Tsunami victims in the south are getting back on their feet with jobs to support them but it's back to expensive handouts in the north and east. Around 200,000 persons lost livelihoods because of the tsunami. While tsunami victims were initially supported through cash grants, the plan was to help them become independent again through millions of dollars worth of livelihood recovery programmes. According to data from Reconstruction and Development Agency (RADA), US$ 249 million was disbursed for tsunami livelihood recovery programmes, out of which, US$ 181 million was already spent by November 2006.
However, the millions spent on tsunami recovery are showing only limited benefits because of the escalating conflict.
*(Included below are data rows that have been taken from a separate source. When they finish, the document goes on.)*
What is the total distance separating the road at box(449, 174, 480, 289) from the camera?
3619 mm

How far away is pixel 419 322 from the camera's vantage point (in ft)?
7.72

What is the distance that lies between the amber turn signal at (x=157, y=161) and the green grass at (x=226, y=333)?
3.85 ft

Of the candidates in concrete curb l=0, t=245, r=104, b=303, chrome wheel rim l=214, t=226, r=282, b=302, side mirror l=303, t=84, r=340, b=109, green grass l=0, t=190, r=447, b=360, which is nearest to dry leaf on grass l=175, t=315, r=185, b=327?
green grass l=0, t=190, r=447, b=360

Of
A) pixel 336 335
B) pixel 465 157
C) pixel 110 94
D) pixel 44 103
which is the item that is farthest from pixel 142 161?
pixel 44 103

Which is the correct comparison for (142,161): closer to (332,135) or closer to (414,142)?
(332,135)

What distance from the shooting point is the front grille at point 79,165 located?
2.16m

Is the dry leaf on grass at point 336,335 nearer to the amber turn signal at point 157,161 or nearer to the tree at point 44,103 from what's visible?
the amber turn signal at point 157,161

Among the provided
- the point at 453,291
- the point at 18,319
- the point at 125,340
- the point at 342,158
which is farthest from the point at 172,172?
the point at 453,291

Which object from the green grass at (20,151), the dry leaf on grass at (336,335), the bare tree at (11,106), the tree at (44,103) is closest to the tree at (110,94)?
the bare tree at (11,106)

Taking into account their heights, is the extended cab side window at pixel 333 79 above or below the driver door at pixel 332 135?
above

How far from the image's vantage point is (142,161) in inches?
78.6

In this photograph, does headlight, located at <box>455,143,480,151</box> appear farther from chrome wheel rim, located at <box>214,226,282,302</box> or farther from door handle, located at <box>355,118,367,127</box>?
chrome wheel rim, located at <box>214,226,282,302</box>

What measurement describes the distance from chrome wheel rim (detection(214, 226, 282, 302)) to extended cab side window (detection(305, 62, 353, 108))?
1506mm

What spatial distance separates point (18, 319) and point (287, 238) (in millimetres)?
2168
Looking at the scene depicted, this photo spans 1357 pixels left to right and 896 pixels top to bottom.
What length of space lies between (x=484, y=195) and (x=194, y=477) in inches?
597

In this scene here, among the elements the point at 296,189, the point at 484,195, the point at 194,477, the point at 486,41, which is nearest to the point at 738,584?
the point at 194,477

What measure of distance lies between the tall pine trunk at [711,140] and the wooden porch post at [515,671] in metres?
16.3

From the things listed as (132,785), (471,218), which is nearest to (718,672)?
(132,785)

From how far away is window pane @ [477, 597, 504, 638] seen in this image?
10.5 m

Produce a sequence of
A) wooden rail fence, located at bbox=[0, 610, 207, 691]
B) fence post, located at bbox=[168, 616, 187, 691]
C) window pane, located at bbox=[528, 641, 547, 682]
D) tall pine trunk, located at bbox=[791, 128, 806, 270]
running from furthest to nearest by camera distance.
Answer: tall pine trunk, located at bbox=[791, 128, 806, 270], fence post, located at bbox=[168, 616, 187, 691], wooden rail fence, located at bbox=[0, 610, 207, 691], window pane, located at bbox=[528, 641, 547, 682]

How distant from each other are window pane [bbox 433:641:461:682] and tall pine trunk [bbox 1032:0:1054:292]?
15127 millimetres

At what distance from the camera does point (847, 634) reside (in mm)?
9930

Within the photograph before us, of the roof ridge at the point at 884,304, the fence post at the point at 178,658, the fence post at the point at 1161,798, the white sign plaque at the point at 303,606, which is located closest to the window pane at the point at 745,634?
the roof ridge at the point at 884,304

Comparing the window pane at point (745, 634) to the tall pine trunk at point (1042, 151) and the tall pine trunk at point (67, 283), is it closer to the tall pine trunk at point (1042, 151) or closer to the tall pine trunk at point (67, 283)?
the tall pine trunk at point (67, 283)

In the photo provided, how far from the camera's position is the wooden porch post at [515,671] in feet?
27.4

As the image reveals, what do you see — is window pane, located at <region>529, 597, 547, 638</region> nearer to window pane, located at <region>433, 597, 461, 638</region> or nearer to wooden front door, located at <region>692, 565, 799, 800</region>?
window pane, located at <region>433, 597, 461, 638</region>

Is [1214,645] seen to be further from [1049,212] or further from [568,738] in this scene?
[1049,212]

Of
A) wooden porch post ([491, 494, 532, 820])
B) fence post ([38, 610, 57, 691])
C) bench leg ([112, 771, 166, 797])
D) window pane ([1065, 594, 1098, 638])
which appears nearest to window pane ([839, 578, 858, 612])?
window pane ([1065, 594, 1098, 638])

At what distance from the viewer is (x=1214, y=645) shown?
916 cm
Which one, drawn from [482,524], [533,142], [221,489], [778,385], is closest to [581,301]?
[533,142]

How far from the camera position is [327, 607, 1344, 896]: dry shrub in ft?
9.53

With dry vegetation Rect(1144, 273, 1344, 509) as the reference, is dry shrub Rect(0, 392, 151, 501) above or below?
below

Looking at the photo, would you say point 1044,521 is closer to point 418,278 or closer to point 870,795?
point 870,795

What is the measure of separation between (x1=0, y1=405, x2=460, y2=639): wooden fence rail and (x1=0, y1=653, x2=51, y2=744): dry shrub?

The latest International Labour Organisation (ILO) survey on tsunami job recovery shows that two years after the tsunami most tsunami victims in the south have recovered their jobs but recovery has reversed in parts of the north and east.
One step forward
The ILO's latest Needs Assessment Survey for Income Recovery (NASIR- 4) shows that overall, both livelihood recovery and incomes of tsunami victims have improved since 2005. The survey shows a 92% job recovery in 2006 compared to the 75% recovery in 2005.
"In 2005, in general, 75% of the families had recovered employment but the incomes were lower. In 2006 we see an improvement in the incomes. Almost 57% had incomes of more than Rs 5,000 per month compared to only 32% in 2005," says the Country Director of the ILO, Tine Staermose.
The number of families living on less than Rs 2,000 per month has reduced from 25% in 2005, to only 8% in 2006. The ILO also notes an improvement in women's standing. "In 95% of cases, at least one female member that lost income due to the tsunami, has recovered some income. This is a 30% increase, so it is quite significant," says Staermose.
Job recovery among men on the other hand, has reduced compared to 2005. "For men, employment recovery is 84% when it was 88%. This decline could be due to the situation in Jaffna," says Staermose. Overall, 77% of tsunami victims have gone back to jobs in the same sector as they were in before the tsunami. This indicates good recovery of tsunami affected sectors such as fisheries, agriculture and small business, says the ILO.
However, the ILO notes an income inequality among tsunami victims. Families that were relocated to new homes are showing difficulties earning income. People that have gone back to their original homes are doing much better than families that were relocated and those still living in transitional shelters.
"The new housing schemes seem to have some problems. People that were relocated to new houses seem to be poorer. So having a new home does not mean you can continue the same as before, because the entire social fabric of the community has changed," says Staermose.
The ILO findings show that 25% of the families that were relocated earn less than Rs 2,000 per month while 19% of families in transitional shelters are still living on less than Rs 2,000 per month. However, only 6% of the families that have gone back to their original homes report such low income. Therefore the ILO says families in new settlements need additional help to reintegrate their economic activities and start earning decent incomes.
One step back
"From our perspective the good news is, income and livelihood recovery has significantly improved in general but it is not the same across the island. In the south it is heading the way as planned but in parts of the north and east there is a reversal where it has gone back to the first phase," says Mr Doekle Wielinga, the chief technical advisor, of the ILO's Income Recovery Technical Assistance Programme.
Unable to fish, farm or get construction jobs and even displaced, thousands of people in Jaffna and parts of the east are back on expensive cash grants because of the war. In Jaffna 45% of tsunami victims are now dependent on non-work income, compared to only 8% in 2005. The state of tsunami victims in LTTE controlled areas is even more uncertain as the ILO survey is limited mainly to government controlled parts of the north and east.
"In conflict affected areas of the north and east, livelihood recovery plans are basically on hold. We are getting a lot of requests for cash for work and temporary employment schemes to put money in people's pockets. Especially as the prices of goods have sky rocketed in areas like Jaffan," says Mr. Wielinga.
More to do
The ILO says it would take another two to four years for full tsunami recovery, even in the south. To keep recovery on track the ILO is developing programmes, in consultation with other stakeholders, to identify need gaps at a divisional level. The ILO is also developing special assistance schemes for tsunami victims who were relocated to new homes.